As soon as pictures of Russian ‘peacekeepers’ cowering in cellars in South Ossetia after Georgia’s incursion appeared on worldwide TV news, it was clear that Putin would take charge again and give the marching orders to restore Russian pride. Initially, as in a schoolboy brawl both sides claimed it was the other‘s fault, but the truth is that Sakhashvili did not poke the school bully but the local crime boss.
It is unclear whether we are witnessing sabre rattling or the old Soviet method: if in doubt move in a few tanks and occupy the capital. But in either case, Stalin’s ghost is rising over the hills of his Georgian home territory, where as a young swaggering gangster he cut his teeth with murder and mayhem before engaging in full-scale genocide as the Soviet Union’s dictator.
Despite the best efforts of their hero dissidents like Alexander Solzhenitsyn, a lot of Russians still love Stalin, the monster from Tiblissi. No matter that he solved the nationality problem through genocide by starvation, incarceration and mass execution - he defeated Hitler and made the Soviet Union strong.
Putin wants to return to this glory after the collapse of the Soviet Union in 1989, and after the clownish Yeltsin drunkenly reeled through a defective and sickly democracy.
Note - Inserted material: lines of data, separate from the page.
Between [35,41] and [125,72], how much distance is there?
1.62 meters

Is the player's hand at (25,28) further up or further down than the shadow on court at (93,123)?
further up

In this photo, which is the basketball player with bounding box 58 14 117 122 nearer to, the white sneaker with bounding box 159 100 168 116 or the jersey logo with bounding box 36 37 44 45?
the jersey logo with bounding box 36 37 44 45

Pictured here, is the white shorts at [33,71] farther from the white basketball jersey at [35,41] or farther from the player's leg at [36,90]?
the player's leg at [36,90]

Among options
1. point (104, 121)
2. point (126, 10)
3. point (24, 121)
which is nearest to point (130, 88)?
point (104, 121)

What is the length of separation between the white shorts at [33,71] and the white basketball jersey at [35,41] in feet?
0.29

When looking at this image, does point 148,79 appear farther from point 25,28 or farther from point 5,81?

Russians don’t relish being pushed around in areas which were their own fiefdoms once - rather like the U.S. attitude towards their ’backyard’ Central America. Also, there is the added bonus of controlling the pipeline that supplies a large amount of gas to Europe. And perhaps the greatest prize: the Georgian sea ports.
Georgia now finds she is paying horrifically for the unforgivable strategy error of her elected leader. Sakhashvili has unleashed a scenario whose dangers should have been obvious to anyone with even the most rudimentary understanding of recent history, let alone Sakhashvili himself whose early years must have been learning Russian in the Soviet education system.
Meanwhile the amateurs in Washington are belatedly waking up to this brand-new conflict which once again is partly their own doing: goading an insanely proud Russia by building aggressive looking defence systems in New European countries like Poland and other once Russian dominated countries, cocking a snoop at Moscow, inviting Georgia, a shaky democracy into NATO without really meaning it. Turning NATO itself from a staunch bulwark during the Cold War into a hugely extended and therefore ineffectual conglomerate, seemingly only to annoy the humiliated Eastern power.
Now Bush is announcing that he is sending humanitarian aid into a completely unstable region, with dire warnings to Russia about the safety of American personnel. If a single American is killed through intent or happenstance, we may see what we thought had become unthinkable: a shooting war between Russia and the West.
One wonders how all this will play out in the American election. Is all this political karma ripening too much for Obama? The next days will show his mettle. The crisis in Georgia is too dangerous for idle party political rhetoric. Real statesmanship is needed, and we will see the shape of things to come, for better or for worse.